» Request:
Update the rows between the line containing "Mask anything matching" and the line containing "Here is an image.", inclusive, by replacing "Render" with "Draw" and leaving everything else unchanged. Omit the pictures from your answer.

» Records to process:

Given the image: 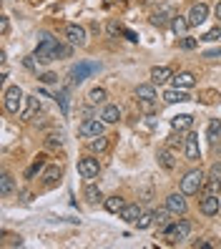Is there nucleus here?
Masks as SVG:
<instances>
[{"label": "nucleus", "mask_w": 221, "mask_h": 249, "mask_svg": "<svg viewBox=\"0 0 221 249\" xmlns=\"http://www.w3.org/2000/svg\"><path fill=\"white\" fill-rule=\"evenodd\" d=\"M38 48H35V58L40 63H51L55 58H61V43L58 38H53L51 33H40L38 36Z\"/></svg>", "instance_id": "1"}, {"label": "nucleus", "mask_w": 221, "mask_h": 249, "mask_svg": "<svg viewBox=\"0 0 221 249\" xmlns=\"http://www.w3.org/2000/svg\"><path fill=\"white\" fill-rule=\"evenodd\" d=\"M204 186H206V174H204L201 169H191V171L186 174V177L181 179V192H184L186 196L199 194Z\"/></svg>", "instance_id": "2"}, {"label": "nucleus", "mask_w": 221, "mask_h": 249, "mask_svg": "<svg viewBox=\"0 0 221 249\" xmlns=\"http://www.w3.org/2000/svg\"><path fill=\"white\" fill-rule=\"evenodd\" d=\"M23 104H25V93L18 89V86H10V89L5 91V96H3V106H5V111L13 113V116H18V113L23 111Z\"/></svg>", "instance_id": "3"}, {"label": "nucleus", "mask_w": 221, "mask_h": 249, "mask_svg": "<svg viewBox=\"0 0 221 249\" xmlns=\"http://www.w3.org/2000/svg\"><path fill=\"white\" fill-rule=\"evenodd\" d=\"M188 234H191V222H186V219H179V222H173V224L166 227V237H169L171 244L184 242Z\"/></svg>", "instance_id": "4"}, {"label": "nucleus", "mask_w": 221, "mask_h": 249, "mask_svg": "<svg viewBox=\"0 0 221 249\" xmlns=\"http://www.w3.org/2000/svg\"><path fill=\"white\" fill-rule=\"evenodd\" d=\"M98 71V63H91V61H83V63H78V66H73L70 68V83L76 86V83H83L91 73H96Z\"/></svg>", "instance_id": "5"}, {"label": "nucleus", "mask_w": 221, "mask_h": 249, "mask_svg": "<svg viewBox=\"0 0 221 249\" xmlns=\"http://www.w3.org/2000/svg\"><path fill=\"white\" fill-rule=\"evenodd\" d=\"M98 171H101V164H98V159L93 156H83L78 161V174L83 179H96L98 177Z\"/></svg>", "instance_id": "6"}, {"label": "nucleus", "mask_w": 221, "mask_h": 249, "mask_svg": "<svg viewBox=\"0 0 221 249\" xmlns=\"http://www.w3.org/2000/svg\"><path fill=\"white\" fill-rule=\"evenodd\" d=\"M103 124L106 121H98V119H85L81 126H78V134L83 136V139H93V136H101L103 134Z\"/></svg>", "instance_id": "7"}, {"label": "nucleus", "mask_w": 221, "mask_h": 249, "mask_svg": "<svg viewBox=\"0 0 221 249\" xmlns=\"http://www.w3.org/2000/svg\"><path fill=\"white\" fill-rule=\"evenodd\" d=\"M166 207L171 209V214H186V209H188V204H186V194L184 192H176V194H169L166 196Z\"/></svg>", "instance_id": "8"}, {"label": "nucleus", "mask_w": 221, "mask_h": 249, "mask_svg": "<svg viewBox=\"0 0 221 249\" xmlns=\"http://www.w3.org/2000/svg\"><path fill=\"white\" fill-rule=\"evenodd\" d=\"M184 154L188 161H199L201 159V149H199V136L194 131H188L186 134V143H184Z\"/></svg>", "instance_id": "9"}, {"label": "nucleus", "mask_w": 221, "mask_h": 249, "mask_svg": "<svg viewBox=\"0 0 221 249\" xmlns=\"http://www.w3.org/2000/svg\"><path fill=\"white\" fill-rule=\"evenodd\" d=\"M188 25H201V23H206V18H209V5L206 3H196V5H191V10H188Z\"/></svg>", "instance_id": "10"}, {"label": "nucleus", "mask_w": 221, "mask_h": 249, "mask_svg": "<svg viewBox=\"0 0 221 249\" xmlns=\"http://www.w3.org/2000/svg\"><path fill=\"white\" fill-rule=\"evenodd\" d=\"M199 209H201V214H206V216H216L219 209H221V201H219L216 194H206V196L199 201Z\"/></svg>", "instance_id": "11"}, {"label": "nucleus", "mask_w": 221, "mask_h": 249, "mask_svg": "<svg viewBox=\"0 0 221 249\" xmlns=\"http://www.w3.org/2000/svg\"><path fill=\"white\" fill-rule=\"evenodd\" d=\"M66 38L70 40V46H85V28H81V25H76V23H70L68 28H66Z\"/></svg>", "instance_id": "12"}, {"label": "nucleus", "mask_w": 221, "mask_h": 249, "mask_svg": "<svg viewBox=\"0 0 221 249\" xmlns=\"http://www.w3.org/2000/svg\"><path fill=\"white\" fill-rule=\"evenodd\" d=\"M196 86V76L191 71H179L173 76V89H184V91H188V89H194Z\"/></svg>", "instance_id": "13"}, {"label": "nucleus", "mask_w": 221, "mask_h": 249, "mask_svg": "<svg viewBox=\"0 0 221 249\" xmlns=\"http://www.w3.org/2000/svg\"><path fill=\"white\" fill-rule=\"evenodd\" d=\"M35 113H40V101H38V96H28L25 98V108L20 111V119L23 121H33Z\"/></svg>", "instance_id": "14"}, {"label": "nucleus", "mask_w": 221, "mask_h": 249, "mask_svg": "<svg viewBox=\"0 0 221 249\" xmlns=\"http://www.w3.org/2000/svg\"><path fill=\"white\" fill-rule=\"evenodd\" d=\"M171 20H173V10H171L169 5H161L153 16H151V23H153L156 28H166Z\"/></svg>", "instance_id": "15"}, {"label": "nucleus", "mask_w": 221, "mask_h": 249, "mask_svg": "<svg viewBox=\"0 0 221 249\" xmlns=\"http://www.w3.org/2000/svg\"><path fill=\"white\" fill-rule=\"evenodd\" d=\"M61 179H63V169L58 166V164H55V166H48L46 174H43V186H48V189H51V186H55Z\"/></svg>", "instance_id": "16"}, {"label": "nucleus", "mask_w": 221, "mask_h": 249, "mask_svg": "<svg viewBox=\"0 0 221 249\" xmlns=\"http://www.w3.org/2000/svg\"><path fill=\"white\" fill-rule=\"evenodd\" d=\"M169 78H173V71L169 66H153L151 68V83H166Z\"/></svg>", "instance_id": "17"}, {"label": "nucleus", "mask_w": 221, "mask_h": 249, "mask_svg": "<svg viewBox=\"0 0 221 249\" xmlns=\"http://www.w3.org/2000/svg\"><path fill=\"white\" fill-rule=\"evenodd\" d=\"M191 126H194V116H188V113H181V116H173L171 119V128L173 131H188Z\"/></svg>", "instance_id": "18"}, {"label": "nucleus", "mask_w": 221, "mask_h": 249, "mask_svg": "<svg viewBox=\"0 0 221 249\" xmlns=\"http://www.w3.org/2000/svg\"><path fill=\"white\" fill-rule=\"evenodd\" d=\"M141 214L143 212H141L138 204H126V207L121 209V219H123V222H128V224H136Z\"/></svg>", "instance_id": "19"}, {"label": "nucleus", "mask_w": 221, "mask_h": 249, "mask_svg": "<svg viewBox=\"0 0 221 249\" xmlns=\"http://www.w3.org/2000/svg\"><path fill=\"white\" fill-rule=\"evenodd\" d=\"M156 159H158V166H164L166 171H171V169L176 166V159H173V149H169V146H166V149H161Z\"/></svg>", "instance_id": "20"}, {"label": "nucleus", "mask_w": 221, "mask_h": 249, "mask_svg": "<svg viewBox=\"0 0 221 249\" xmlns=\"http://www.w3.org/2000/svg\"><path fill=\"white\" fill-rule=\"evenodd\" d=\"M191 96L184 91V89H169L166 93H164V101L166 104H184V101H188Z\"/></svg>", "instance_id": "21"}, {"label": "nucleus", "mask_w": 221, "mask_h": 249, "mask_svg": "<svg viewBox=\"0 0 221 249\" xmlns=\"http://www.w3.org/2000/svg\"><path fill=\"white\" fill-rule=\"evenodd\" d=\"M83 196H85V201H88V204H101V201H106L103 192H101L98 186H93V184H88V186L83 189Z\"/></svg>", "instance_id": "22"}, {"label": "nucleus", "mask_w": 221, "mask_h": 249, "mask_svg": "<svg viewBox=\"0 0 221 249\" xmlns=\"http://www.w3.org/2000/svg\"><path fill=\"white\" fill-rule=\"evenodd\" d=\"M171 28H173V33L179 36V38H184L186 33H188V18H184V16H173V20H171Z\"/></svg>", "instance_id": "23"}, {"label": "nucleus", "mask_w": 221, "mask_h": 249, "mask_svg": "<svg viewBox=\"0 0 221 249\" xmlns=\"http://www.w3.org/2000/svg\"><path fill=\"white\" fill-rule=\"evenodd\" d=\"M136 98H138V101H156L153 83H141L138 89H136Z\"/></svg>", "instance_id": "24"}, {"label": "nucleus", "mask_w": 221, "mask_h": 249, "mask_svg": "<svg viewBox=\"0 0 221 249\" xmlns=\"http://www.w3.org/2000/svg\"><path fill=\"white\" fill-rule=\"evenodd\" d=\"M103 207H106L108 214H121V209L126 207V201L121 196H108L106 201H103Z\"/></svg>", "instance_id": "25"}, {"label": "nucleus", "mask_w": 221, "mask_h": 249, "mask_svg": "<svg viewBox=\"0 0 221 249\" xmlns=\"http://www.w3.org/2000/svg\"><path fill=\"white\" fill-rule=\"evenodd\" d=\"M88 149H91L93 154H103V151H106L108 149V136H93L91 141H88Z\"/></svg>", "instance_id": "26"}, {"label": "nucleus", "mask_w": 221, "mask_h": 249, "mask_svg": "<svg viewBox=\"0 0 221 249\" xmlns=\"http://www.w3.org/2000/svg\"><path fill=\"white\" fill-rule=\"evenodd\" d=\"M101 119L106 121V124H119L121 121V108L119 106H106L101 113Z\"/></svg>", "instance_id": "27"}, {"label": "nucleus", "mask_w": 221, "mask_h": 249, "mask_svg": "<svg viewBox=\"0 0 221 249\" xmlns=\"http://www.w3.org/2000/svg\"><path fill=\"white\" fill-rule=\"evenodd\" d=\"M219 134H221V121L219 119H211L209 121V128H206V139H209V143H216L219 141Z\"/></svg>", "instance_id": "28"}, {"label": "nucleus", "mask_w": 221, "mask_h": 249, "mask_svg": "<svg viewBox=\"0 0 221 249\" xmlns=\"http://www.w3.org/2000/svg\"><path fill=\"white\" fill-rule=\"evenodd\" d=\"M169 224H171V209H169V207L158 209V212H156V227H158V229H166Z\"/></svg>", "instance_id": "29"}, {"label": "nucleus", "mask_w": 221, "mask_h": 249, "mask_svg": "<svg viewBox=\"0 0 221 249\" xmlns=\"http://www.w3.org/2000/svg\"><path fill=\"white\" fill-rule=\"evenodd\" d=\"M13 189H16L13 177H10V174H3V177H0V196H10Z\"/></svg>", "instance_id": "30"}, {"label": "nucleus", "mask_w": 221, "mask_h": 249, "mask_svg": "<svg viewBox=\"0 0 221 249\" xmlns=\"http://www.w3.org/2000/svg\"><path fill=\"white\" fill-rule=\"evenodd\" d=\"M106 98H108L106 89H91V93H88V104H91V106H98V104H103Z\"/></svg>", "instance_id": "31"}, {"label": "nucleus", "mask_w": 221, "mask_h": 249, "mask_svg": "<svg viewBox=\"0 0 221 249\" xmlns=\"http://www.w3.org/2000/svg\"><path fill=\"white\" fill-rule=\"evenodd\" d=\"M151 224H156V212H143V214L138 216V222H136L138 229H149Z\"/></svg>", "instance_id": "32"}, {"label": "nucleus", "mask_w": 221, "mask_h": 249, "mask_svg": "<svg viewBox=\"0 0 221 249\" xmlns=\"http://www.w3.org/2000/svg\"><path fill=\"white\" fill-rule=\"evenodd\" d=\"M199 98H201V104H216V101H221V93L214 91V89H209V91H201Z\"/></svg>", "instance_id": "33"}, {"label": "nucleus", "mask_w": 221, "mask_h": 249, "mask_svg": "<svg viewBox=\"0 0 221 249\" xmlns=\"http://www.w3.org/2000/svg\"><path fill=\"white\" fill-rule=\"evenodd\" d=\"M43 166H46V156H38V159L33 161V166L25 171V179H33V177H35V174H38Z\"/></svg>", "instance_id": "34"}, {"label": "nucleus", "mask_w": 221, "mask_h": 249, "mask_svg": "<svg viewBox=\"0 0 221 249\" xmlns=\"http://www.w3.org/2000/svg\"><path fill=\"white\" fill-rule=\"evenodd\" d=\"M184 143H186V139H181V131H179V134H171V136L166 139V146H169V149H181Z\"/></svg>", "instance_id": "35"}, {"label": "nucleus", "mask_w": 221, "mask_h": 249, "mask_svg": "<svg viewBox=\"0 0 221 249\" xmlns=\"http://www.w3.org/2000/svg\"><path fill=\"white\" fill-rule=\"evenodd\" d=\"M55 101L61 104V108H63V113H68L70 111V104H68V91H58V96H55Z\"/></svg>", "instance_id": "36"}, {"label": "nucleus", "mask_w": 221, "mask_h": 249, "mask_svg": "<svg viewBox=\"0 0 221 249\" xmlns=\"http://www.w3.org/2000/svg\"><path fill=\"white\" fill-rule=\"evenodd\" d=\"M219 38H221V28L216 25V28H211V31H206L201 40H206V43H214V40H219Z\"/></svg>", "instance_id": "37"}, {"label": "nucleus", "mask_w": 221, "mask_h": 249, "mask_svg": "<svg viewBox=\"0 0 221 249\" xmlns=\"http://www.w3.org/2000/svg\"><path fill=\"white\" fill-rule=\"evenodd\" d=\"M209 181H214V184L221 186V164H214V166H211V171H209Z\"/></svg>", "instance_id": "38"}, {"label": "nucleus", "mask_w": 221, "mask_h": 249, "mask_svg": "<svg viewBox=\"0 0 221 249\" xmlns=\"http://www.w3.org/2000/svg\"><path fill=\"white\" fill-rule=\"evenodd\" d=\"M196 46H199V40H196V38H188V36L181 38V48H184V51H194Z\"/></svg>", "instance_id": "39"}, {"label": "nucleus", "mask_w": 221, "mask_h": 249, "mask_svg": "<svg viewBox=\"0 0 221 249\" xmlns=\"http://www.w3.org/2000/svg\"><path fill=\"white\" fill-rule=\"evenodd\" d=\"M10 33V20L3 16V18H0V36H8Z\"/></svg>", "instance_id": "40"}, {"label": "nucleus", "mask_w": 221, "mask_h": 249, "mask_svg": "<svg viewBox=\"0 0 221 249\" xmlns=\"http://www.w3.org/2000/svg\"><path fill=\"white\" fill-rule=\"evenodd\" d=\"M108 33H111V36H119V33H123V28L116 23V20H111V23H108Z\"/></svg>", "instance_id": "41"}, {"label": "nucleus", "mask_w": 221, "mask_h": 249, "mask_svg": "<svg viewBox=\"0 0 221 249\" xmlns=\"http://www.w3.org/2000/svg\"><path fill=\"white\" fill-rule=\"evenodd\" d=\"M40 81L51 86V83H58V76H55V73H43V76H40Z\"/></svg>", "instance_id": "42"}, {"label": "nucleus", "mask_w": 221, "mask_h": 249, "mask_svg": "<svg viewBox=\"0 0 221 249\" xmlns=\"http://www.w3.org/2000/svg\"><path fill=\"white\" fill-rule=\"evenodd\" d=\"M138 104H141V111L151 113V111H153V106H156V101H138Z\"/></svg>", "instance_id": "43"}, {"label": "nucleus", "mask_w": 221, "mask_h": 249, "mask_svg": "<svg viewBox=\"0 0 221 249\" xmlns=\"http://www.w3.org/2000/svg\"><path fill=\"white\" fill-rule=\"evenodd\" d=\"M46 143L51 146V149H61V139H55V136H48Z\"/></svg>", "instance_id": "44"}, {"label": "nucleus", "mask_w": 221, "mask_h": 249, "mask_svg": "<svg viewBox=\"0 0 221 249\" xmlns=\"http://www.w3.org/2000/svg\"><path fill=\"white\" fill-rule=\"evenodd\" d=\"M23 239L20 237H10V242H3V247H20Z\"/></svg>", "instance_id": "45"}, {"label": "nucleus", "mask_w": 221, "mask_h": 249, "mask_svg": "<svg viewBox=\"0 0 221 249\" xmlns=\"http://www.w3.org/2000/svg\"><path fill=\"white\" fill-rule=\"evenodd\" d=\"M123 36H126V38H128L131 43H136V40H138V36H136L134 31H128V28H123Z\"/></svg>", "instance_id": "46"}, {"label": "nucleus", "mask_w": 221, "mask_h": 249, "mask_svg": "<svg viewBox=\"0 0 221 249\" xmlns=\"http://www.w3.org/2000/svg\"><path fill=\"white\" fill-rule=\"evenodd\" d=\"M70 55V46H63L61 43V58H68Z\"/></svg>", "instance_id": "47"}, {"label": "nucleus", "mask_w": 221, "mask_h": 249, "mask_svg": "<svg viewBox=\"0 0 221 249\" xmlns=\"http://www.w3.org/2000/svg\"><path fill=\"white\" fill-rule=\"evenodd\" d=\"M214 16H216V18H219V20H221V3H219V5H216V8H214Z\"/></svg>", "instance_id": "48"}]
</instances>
...
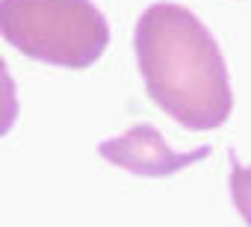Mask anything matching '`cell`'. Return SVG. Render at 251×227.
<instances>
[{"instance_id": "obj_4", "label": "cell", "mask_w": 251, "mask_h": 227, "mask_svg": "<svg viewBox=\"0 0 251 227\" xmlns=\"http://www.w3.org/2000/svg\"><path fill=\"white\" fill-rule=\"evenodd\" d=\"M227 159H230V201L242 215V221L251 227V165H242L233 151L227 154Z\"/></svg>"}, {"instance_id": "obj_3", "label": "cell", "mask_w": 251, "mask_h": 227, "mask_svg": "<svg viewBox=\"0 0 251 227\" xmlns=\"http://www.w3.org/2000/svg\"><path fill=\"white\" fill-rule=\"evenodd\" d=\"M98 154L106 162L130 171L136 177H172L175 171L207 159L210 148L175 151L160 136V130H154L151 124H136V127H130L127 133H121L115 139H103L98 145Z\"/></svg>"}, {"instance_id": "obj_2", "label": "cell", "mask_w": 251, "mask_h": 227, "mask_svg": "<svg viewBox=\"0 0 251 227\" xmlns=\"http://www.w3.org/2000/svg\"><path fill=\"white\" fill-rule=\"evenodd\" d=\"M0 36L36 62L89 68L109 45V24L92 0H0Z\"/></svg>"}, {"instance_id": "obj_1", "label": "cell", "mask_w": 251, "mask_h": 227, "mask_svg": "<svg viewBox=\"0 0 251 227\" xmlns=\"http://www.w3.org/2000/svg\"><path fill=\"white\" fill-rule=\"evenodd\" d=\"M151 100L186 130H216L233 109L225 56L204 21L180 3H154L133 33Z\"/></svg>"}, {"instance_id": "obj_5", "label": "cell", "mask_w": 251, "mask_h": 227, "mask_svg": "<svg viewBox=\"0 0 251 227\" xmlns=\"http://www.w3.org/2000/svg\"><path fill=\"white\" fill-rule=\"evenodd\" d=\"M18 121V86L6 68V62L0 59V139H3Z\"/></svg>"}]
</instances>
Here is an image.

» Solution for this task:
Mask anything matching '`cell`'. Return SVG. Draw at 251×227.
<instances>
[{"instance_id": "obj_4", "label": "cell", "mask_w": 251, "mask_h": 227, "mask_svg": "<svg viewBox=\"0 0 251 227\" xmlns=\"http://www.w3.org/2000/svg\"><path fill=\"white\" fill-rule=\"evenodd\" d=\"M227 159H230V201L242 215V221L251 227V165H242L233 151L227 154Z\"/></svg>"}, {"instance_id": "obj_3", "label": "cell", "mask_w": 251, "mask_h": 227, "mask_svg": "<svg viewBox=\"0 0 251 227\" xmlns=\"http://www.w3.org/2000/svg\"><path fill=\"white\" fill-rule=\"evenodd\" d=\"M98 154L106 162L130 171L136 177H172L175 171L207 159L210 148L175 151L160 136V130H154L151 124H136V127H130L127 133H121L115 139H103L98 145Z\"/></svg>"}, {"instance_id": "obj_2", "label": "cell", "mask_w": 251, "mask_h": 227, "mask_svg": "<svg viewBox=\"0 0 251 227\" xmlns=\"http://www.w3.org/2000/svg\"><path fill=\"white\" fill-rule=\"evenodd\" d=\"M0 36L36 62L89 68L109 45V24L92 0H0Z\"/></svg>"}, {"instance_id": "obj_1", "label": "cell", "mask_w": 251, "mask_h": 227, "mask_svg": "<svg viewBox=\"0 0 251 227\" xmlns=\"http://www.w3.org/2000/svg\"><path fill=\"white\" fill-rule=\"evenodd\" d=\"M151 100L186 130H216L233 109L225 56L204 21L180 3H154L133 33Z\"/></svg>"}, {"instance_id": "obj_5", "label": "cell", "mask_w": 251, "mask_h": 227, "mask_svg": "<svg viewBox=\"0 0 251 227\" xmlns=\"http://www.w3.org/2000/svg\"><path fill=\"white\" fill-rule=\"evenodd\" d=\"M18 121V86L6 68V62L0 59V139H3Z\"/></svg>"}]
</instances>
Here is an image.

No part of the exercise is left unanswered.